-- Data to use --
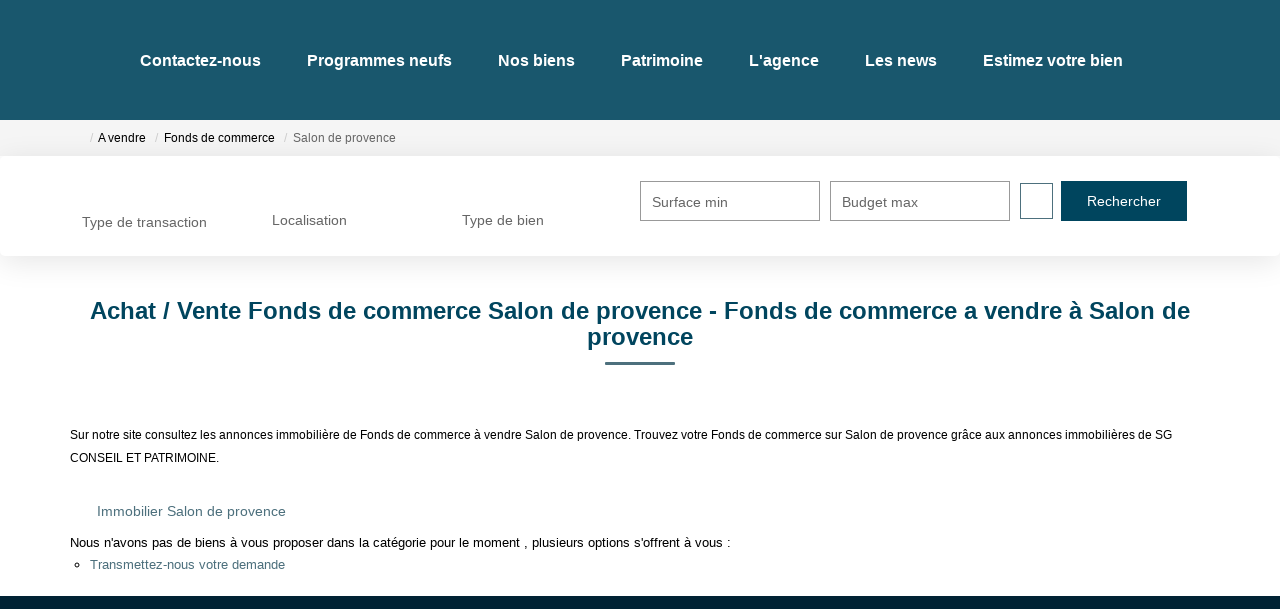

--- FILE ---
content_type: text/html; charset=UTF-8
request_url: https://www.sgconseiletpatrimoine.com/ville_bien/Salon+de+provence_1_4__Vente/achat-vente-fonds-de-commerce-salon-de-provence.html?city=SALON%20DE%20PROVENCE&page=&typebien=4&dept=&typetransac=Vente&
body_size: 2329
content:
<!DOCTYPE html>
<html lang="en">
<head>
    <meta charset="utf-8">
    <meta name="viewport" content="width=device-width, initial-scale=1">
    <title></title>
    <style>
        body {
            font-family: "Arial";
        }
    </style>
    <script type="text/javascript">
    window.awsWafCookieDomainList = [];
    window.gokuProps = {
"key":"AQIDAHjcYu/GjX+QlghicBgQ/[base64]",
          "iv":"CgAF8yLQHAAABDcS",
          "context":"O58bxgO+H4QeYC9pHBfcmmWth6AoANmlJCMgdfaQs9p9Qfyavh8rBgXp6xZJ0WAUsnA/m16ZpXL+NWvL16O4qqolDHNCK482oipemK/ViLpcaPgV4Hs50b/td6v8MV4wQBaCUSZ58eJsP9tn6PQSc3v5TXYLX0q9XOR2aRVVhuNXE5IVSlidMtyt/nkTOdB3oaPyVMSZUJroKhEnHCK7/kKcCsDEFQBrpbtLQRfaG+P6j4b2HMjJuItyW3xcL1hKZIdZUwRfDlYuJEjkb4XqySRODPD4sVFs2iahXN3U1JyJkWnA+GFpNxYNZYvgvURVmozZBYC6mk5KRhKSnauY3OSeo4m2cTNqiFFo2i1VSLkh7Vbjjsqaaf/HWjJnicMLYO/2nwza6nOx0vEoWkibp7A6zxpSTK9rBGGQ/NBK1yifcuckQi9hqmD9fQDCA3Kz8Z+I2zPH6EKmIY7/xmbZXa/vsz8lDGATMU38l2/49+PpOwaapiurFY8/jVHlvQKmS2sFbudShm4XonfXBnxZm0kXaf7vbIBDn1esb0xO0GKP2Tx7xSn4DhBIEwtqaMVMhzpRBM0VBdwqArM++dKHwN1063ElYVaR9JopSorYYnYoF6duZ3sZGGE4vRWeTw4uL9/DYfHt/wxm14jp8eO5+T5WETqScy4ERhRYnVX1zMyh3k2L2zbwV6Dtz6fT9EeG7Lf+OhWHOu9Lv7bFxVtPLRYY6l37mEB2MQ572IqH9Tsv8szmVKB5zfLO+A0O1m2HsbCNNhaDiRj9cIQYqyccunRFYE0LQE1g/Q=="
};
    </script>
    <script src="https://7813e45193b3.47e58bb0.eu-west-3.token.awswaf.com/7813e45193b3/28fa1170bc90/1cc501575660/challenge.js"></script>
</head>
<body>
    <div id="challenge-container"></div>
    <script type="text/javascript">
        AwsWafIntegration.saveReferrer();
        AwsWafIntegration.checkForceRefresh().then((forceRefresh) => {
            if (forceRefresh) {
                AwsWafIntegration.forceRefreshToken().then(() => {
                    window.location.reload(true);
                });
            } else {
                AwsWafIntegration.getToken().then(() => {
                    window.location.reload(true);
                });
            }
        });
    </script>
    <noscript>
        <h1>JavaScript is disabled</h1>
        In order to continue, we need to verify that you're not a robot.
        This requires JavaScript. Enable JavaScript and then reload the page.
    </noscript>
</body>
</html>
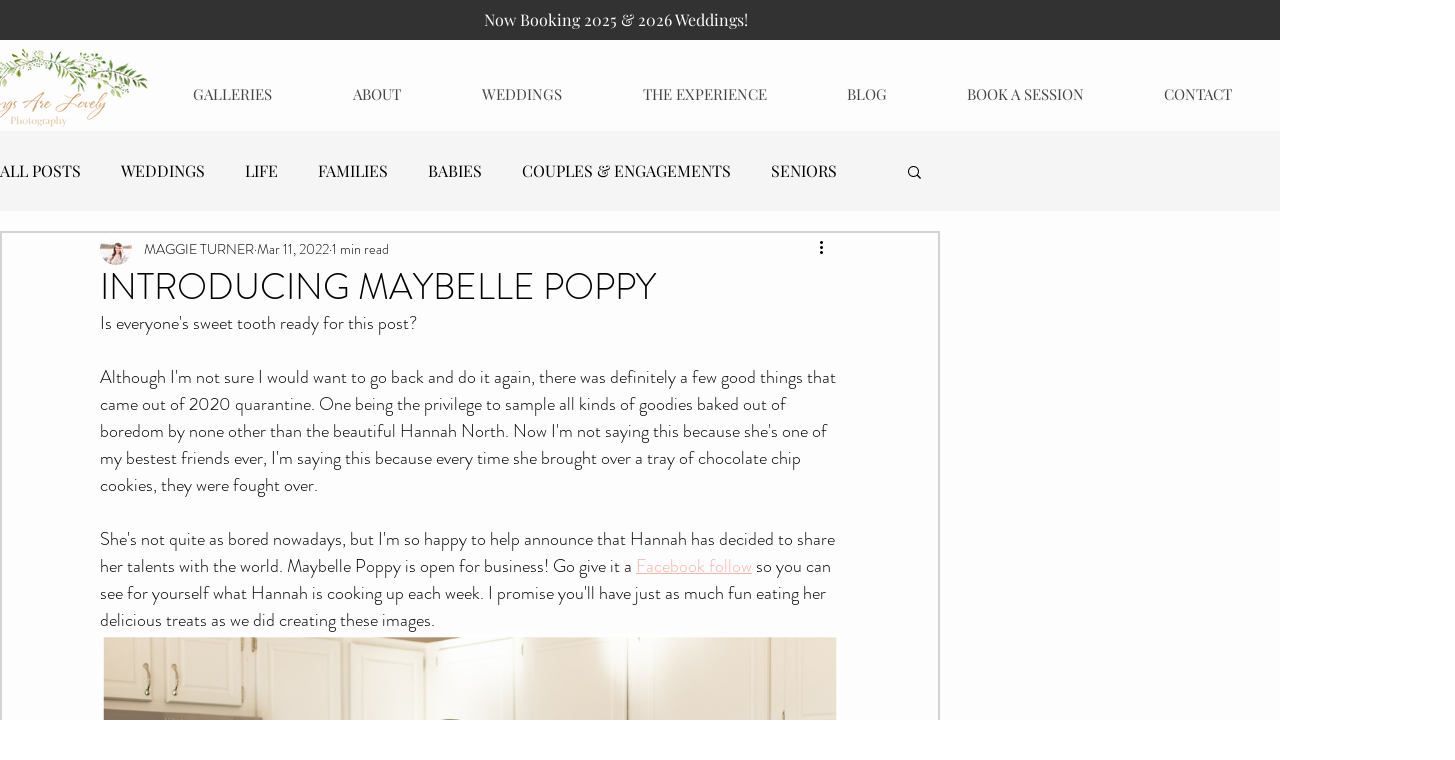

--- FILE ---
content_type: text/css; charset=utf-8
request_url: https://www.thingsarelovelyphotography.com/_serverless/pro-gallery-css-v4-server/layoutCss?ver=2&id=8mnb5-not-scoped&items=3293_2000_1340%7C3465_2000_2990%7C3563_2000_1497%7C3482_2000_1340%7C3559_2000_2990%7C3746_2000_1498%7C3722_3916_5874%7C3506_2000_1340%7C3435_2000_2990%7C3710_2000_1340%7C3464_3775_5663%7C3508_2000_1498%7C3571_2000_2990%7C3706_2000_1341&container=661_740_4160.828125_720&options=gallerySizeType:px%7CenableInfiniteScroll:true%7CtitlePlacement:SHOW_ON_HOVER%7CimageMargin:5%7CisVertical:false%7CgridStyle:0%7CgalleryLayout:1%7CnumberOfImagesPerRow:0%7CgallerySizePx:842%7CcubeType:fill%7CgalleryThumbnailsAlignment:none
body_size: -87
content:
#pro-gallery-8mnb5-not-scoped [data-hook="item-container"][data-idx="0"].gallery-item-container{opacity: 1 !important;display: block !important;transition: opacity .2s ease !important;top: 0px !important;left: 0px !important;right: auto !important;height: 495px !important;width: 740px !important;} #pro-gallery-8mnb5-not-scoped [data-hook="item-container"][data-idx="0"] .gallery-item-common-info-outer{height: 100% !important;} #pro-gallery-8mnb5-not-scoped [data-hook="item-container"][data-idx="0"] .gallery-item-common-info{height: 100% !important;width: 100% !important;} #pro-gallery-8mnb5-not-scoped [data-hook="item-container"][data-idx="0"] .gallery-item-wrapper{width: 740px !important;height: 495px !important;margin: 0 !important;} #pro-gallery-8mnb5-not-scoped [data-hook="item-container"][data-idx="0"] .gallery-item-content{width: 740px !important;height: 495px !important;margin: 0px 0px !important;opacity: 1 !important;} #pro-gallery-8mnb5-not-scoped [data-hook="item-container"][data-idx="0"] .gallery-item-hover{width: 740px !important;height: 495px !important;opacity: 1 !important;} #pro-gallery-8mnb5-not-scoped [data-hook="item-container"][data-idx="0"] .item-hover-flex-container{width: 740px !important;height: 495px !important;margin: 0px 0px !important;opacity: 1 !important;} #pro-gallery-8mnb5-not-scoped [data-hook="item-container"][data-idx="0"] .gallery-item-wrapper img{width: 100% !important;height: 100% !important;opacity: 1 !important;} #pro-gallery-8mnb5-not-scoped [data-hook="item-container"][data-idx="1"].gallery-item-container{opacity: 1 !important;display: block !important;transition: opacity .2s ease !important;top: 500px !important;left: 0px !important;right: auto !important;height: 1106px !important;width: 740px !important;} #pro-gallery-8mnb5-not-scoped [data-hook="item-container"][data-idx="1"] .gallery-item-common-info-outer{height: 100% !important;} #pro-gallery-8mnb5-not-scoped [data-hook="item-container"][data-idx="1"] .gallery-item-common-info{height: 100% !important;width: 100% !important;} #pro-gallery-8mnb5-not-scoped [data-hook="item-container"][data-idx="1"] .gallery-item-wrapper{width: 740px !important;height: 1106px !important;margin: 0 !important;} #pro-gallery-8mnb5-not-scoped [data-hook="item-container"][data-idx="1"] .gallery-item-content{width: 740px !important;height: 1106px !important;margin: 0px 0px !important;opacity: 1 !important;} #pro-gallery-8mnb5-not-scoped [data-hook="item-container"][data-idx="1"] .gallery-item-hover{width: 740px !important;height: 1106px !important;opacity: 1 !important;} #pro-gallery-8mnb5-not-scoped [data-hook="item-container"][data-idx="1"] .item-hover-flex-container{width: 740px !important;height: 1106px !important;margin: 0px 0px !important;opacity: 1 !important;} #pro-gallery-8mnb5-not-scoped [data-hook="item-container"][data-idx="1"] .gallery-item-wrapper img{width: 100% !important;height: 100% !important;opacity: 1 !important;} #pro-gallery-8mnb5-not-scoped [data-hook="item-container"][data-idx="2"].gallery-item-container{opacity: 1 !important;display: block !important;transition: opacity .2s ease !important;top: 1611px !important;left: 0px !important;right: auto !important;height: 553px !important;width: 740px !important;} #pro-gallery-8mnb5-not-scoped [data-hook="item-container"][data-idx="2"] .gallery-item-common-info-outer{height: 100% !important;} #pro-gallery-8mnb5-not-scoped [data-hook="item-container"][data-idx="2"] .gallery-item-common-info{height: 100% !important;width: 100% !important;} #pro-gallery-8mnb5-not-scoped [data-hook="item-container"][data-idx="2"] .gallery-item-wrapper{width: 740px !important;height: 553px !important;margin: 0 !important;} #pro-gallery-8mnb5-not-scoped [data-hook="item-container"][data-idx="2"] .gallery-item-content{width: 740px !important;height: 553px !important;margin: 0px 0px !important;opacity: 1 !important;} #pro-gallery-8mnb5-not-scoped [data-hook="item-container"][data-idx="2"] .gallery-item-hover{width: 740px !important;height: 553px !important;opacity: 1 !important;} #pro-gallery-8mnb5-not-scoped [data-hook="item-container"][data-idx="2"] .item-hover-flex-container{width: 740px !important;height: 553px !important;margin: 0px 0px !important;opacity: 1 !important;} #pro-gallery-8mnb5-not-scoped [data-hook="item-container"][data-idx="2"] .gallery-item-wrapper img{width: 100% !important;height: 100% !important;opacity: 1 !important;} #pro-gallery-8mnb5-not-scoped [data-hook="item-container"][data-idx="3"]{display: none !important;} #pro-gallery-8mnb5-not-scoped [data-hook="item-container"][data-idx="4"]{display: none !important;} #pro-gallery-8mnb5-not-scoped [data-hook="item-container"][data-idx="5"]{display: none !important;} #pro-gallery-8mnb5-not-scoped [data-hook="item-container"][data-idx="6"]{display: none !important;} #pro-gallery-8mnb5-not-scoped [data-hook="item-container"][data-idx="7"]{display: none !important;} #pro-gallery-8mnb5-not-scoped [data-hook="item-container"][data-idx="8"]{display: none !important;} #pro-gallery-8mnb5-not-scoped [data-hook="item-container"][data-idx="9"]{display: none !important;} #pro-gallery-8mnb5-not-scoped [data-hook="item-container"][data-idx="10"]{display: none !important;} #pro-gallery-8mnb5-not-scoped [data-hook="item-container"][data-idx="11"]{display: none !important;} #pro-gallery-8mnb5-not-scoped [data-hook="item-container"][data-idx="12"]{display: none !important;} #pro-gallery-8mnb5-not-scoped [data-hook="item-container"][data-idx="13"]{display: none !important;} #pro-gallery-8mnb5-not-scoped .pro-gallery-prerender{height:10842.760651915793px !important;}#pro-gallery-8mnb5-not-scoped {height:10842.760651915793px !important; width:740px !important;}#pro-gallery-8mnb5-not-scoped .pro-gallery-margin-container {height:10842.760651915793px !important;}#pro-gallery-8mnb5-not-scoped .pro-gallery {height:10842.760651915793px !important; width:740px !important;}#pro-gallery-8mnb5-not-scoped .pro-gallery-parent-container {height:10842.760651915793px !important; width:745px !important;}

-- Aim of the exercise --
Search the listing for "then" and copy each line holding it.

-- Task response --
        AwsWafIntegration.checkForceRefresh().then((forceRefresh) => {
                AwsWafIntegration.forceRefreshToken().then(() => {
                AwsWafIntegration.getToken().then(() => {
        This requires JavaScript. Enable JavaScript and then reload the page.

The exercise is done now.